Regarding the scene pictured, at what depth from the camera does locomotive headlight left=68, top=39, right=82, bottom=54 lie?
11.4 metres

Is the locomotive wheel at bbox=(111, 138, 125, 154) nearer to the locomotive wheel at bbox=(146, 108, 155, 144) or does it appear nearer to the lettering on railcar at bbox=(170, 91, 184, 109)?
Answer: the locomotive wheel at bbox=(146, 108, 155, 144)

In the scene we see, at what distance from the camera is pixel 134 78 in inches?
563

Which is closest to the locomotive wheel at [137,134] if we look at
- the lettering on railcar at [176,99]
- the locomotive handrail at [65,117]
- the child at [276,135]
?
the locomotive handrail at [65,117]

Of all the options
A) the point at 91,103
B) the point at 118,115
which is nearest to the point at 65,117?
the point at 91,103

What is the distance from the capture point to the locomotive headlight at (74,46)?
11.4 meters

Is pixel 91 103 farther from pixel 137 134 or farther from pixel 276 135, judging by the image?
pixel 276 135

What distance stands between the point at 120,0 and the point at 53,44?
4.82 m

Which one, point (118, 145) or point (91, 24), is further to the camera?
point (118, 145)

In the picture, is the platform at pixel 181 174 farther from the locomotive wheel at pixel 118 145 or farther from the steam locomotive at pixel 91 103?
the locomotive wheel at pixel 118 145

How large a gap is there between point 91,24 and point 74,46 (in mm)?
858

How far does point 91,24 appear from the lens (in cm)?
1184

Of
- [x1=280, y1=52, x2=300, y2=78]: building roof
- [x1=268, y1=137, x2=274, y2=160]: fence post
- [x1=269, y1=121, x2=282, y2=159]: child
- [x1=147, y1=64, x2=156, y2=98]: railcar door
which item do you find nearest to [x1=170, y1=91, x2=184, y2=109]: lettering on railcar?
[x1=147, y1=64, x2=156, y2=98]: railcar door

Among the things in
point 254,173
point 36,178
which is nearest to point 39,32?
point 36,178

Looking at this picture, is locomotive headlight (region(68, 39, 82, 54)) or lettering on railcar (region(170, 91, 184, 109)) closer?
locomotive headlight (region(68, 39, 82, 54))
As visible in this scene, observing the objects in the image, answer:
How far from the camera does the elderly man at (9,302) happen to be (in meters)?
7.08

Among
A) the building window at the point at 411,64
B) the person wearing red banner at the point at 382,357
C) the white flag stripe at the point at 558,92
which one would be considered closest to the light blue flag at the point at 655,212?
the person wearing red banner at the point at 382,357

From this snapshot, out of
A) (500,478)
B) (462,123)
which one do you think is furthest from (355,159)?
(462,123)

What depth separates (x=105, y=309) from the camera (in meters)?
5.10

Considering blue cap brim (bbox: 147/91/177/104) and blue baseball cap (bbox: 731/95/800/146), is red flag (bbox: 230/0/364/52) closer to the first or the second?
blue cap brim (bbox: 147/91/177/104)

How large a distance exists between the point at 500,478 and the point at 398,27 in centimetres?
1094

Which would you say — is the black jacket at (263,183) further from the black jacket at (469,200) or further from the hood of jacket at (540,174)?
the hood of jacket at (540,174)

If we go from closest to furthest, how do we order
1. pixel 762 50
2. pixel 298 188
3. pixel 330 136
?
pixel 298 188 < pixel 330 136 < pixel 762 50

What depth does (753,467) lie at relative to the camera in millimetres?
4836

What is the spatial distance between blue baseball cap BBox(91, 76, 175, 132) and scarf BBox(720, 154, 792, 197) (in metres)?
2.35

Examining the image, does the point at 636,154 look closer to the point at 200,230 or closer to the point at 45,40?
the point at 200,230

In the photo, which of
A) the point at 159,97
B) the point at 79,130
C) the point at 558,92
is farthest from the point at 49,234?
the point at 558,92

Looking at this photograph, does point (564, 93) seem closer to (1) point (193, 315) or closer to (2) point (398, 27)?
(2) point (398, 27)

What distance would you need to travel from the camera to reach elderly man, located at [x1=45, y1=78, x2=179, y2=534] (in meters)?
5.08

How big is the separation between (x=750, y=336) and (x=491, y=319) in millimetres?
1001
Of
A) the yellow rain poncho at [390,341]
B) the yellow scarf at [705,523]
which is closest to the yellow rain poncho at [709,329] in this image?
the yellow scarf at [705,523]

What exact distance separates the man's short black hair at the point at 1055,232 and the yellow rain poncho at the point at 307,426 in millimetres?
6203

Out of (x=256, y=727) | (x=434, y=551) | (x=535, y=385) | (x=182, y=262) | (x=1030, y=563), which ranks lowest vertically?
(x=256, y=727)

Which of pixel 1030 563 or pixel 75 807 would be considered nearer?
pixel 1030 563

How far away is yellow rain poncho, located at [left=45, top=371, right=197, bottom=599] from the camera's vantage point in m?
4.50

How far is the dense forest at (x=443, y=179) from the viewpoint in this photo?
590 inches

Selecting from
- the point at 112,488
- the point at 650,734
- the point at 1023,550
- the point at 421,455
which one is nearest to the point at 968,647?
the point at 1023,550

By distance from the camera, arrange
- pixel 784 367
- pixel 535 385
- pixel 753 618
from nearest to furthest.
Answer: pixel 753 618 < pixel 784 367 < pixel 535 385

•••

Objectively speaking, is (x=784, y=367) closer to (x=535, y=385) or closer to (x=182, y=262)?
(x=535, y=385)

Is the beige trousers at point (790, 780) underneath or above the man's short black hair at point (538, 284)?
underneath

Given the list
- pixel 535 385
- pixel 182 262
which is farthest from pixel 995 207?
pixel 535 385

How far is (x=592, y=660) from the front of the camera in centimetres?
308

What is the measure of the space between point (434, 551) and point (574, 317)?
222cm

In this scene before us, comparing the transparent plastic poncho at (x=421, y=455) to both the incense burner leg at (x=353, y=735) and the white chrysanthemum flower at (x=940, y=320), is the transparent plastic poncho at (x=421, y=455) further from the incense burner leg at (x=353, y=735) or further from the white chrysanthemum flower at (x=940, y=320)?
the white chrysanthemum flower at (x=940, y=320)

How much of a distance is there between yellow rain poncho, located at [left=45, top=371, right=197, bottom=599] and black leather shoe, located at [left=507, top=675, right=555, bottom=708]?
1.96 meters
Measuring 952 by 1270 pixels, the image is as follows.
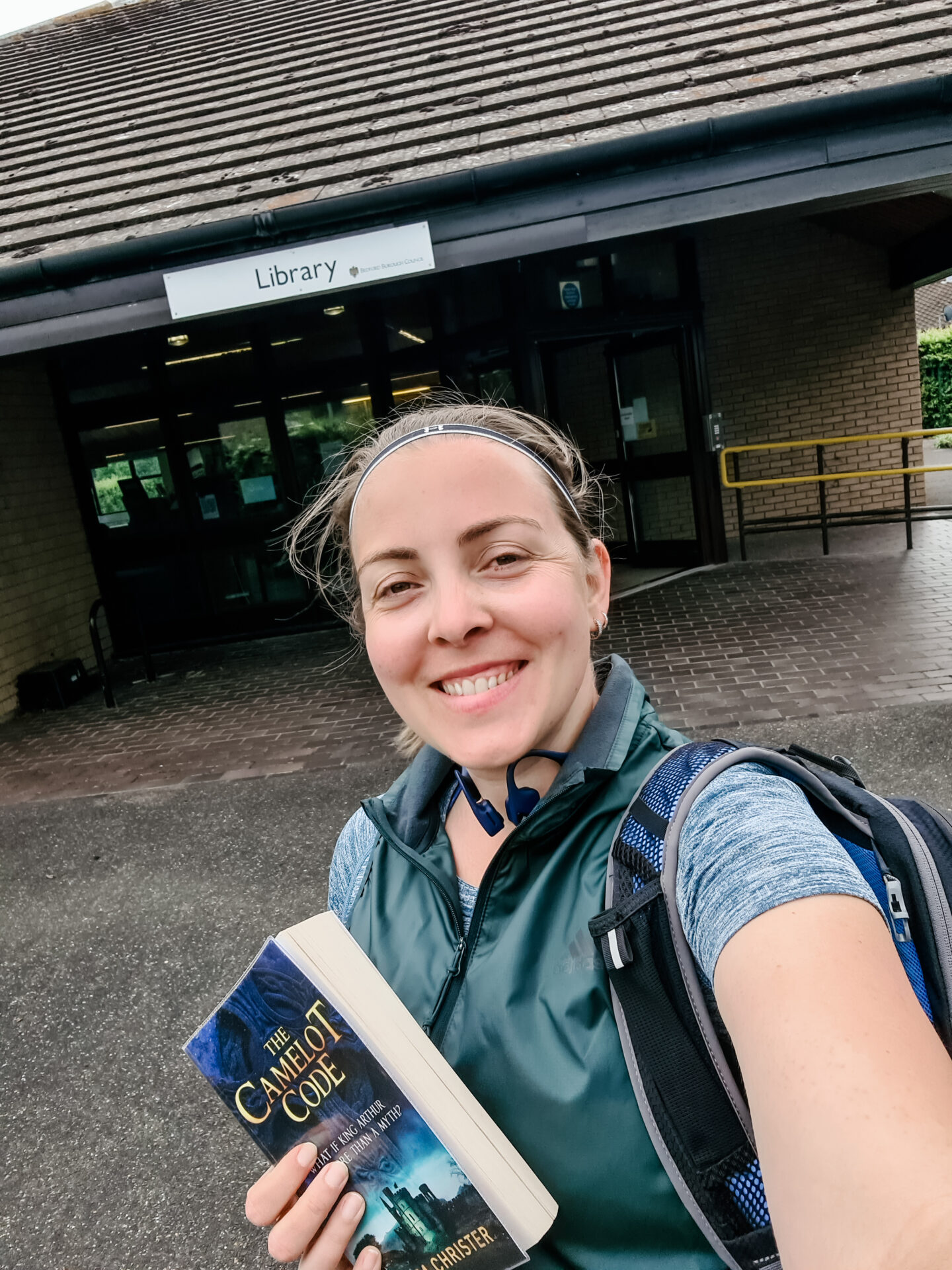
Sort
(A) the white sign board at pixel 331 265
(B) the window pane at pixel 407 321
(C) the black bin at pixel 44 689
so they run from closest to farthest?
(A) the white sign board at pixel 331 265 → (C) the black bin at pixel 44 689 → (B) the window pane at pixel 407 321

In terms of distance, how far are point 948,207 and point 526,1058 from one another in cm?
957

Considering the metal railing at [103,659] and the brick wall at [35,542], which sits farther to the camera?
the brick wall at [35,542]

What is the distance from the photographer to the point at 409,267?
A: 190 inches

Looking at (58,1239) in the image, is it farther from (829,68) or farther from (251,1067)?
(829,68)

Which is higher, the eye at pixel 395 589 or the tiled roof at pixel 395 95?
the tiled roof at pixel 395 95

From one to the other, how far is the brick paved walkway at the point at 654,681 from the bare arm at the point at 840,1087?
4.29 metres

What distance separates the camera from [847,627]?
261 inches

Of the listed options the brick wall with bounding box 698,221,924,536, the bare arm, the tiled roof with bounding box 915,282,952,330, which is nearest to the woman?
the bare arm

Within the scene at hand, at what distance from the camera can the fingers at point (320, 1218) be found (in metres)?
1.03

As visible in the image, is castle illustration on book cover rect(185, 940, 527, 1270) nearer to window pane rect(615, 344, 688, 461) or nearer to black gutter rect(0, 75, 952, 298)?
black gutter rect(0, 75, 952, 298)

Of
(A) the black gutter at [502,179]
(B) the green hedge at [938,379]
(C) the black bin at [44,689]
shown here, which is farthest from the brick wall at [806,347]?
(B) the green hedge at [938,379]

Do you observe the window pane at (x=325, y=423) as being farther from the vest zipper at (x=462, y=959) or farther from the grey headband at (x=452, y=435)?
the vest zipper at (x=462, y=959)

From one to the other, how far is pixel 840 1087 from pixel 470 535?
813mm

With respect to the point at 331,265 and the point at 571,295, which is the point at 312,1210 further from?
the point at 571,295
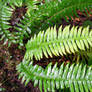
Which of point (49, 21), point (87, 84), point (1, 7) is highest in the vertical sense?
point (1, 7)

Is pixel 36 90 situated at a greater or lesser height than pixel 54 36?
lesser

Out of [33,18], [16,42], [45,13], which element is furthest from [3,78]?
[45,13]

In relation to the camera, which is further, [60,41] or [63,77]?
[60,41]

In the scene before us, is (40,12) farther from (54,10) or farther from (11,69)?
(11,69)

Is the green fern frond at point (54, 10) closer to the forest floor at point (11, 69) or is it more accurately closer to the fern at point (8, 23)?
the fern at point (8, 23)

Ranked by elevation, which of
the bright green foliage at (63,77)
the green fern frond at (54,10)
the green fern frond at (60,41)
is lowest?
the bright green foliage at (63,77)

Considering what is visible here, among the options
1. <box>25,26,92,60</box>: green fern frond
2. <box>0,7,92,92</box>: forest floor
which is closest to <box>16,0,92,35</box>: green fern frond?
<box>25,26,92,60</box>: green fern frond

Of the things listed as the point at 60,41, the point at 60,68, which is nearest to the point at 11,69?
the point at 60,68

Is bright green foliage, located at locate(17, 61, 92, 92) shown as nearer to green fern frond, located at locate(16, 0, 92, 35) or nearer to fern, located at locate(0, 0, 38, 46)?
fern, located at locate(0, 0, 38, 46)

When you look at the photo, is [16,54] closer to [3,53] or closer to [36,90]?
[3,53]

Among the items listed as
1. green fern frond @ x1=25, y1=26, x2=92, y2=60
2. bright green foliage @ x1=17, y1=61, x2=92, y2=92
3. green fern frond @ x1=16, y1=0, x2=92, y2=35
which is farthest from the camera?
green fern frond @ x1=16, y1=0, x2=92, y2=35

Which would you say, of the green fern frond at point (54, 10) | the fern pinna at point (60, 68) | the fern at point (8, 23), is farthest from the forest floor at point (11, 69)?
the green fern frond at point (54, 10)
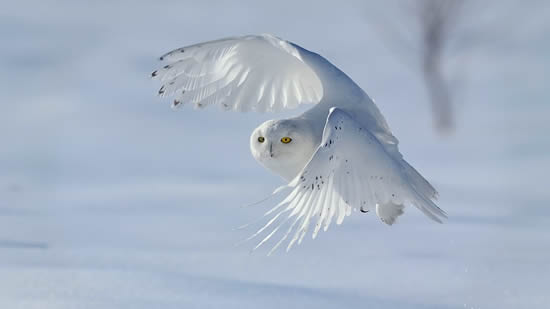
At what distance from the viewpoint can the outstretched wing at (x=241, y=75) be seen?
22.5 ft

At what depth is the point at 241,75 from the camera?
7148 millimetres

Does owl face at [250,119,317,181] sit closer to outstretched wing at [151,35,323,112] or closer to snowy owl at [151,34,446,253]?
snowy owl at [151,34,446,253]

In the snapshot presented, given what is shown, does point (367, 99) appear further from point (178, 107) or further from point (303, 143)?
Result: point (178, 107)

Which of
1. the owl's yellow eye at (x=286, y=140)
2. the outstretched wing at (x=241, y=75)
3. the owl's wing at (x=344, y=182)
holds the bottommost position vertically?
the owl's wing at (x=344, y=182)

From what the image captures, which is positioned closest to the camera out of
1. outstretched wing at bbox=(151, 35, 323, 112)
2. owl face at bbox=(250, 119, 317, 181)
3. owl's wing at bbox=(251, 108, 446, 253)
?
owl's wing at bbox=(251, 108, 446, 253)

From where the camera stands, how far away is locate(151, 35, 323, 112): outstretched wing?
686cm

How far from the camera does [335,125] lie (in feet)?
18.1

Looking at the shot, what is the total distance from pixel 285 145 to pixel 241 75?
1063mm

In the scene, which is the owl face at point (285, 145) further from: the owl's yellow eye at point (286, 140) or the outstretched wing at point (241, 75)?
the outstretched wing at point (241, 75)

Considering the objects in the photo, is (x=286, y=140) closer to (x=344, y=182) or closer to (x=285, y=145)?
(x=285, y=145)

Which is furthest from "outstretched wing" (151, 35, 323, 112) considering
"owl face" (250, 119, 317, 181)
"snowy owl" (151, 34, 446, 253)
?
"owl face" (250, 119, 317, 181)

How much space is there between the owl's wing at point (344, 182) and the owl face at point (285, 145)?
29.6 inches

•••

▶ **Task requirements**
Please return, character for character, the entries above starting with the line containing "Regarding the scene" and going on through the line containing "11.4 metres", both ends included.

▶ **Task result**
Regarding the scene pictured, at what depth from the camera does locomotive headlight left=68, top=39, right=82, bottom=54 lie?
11.4 metres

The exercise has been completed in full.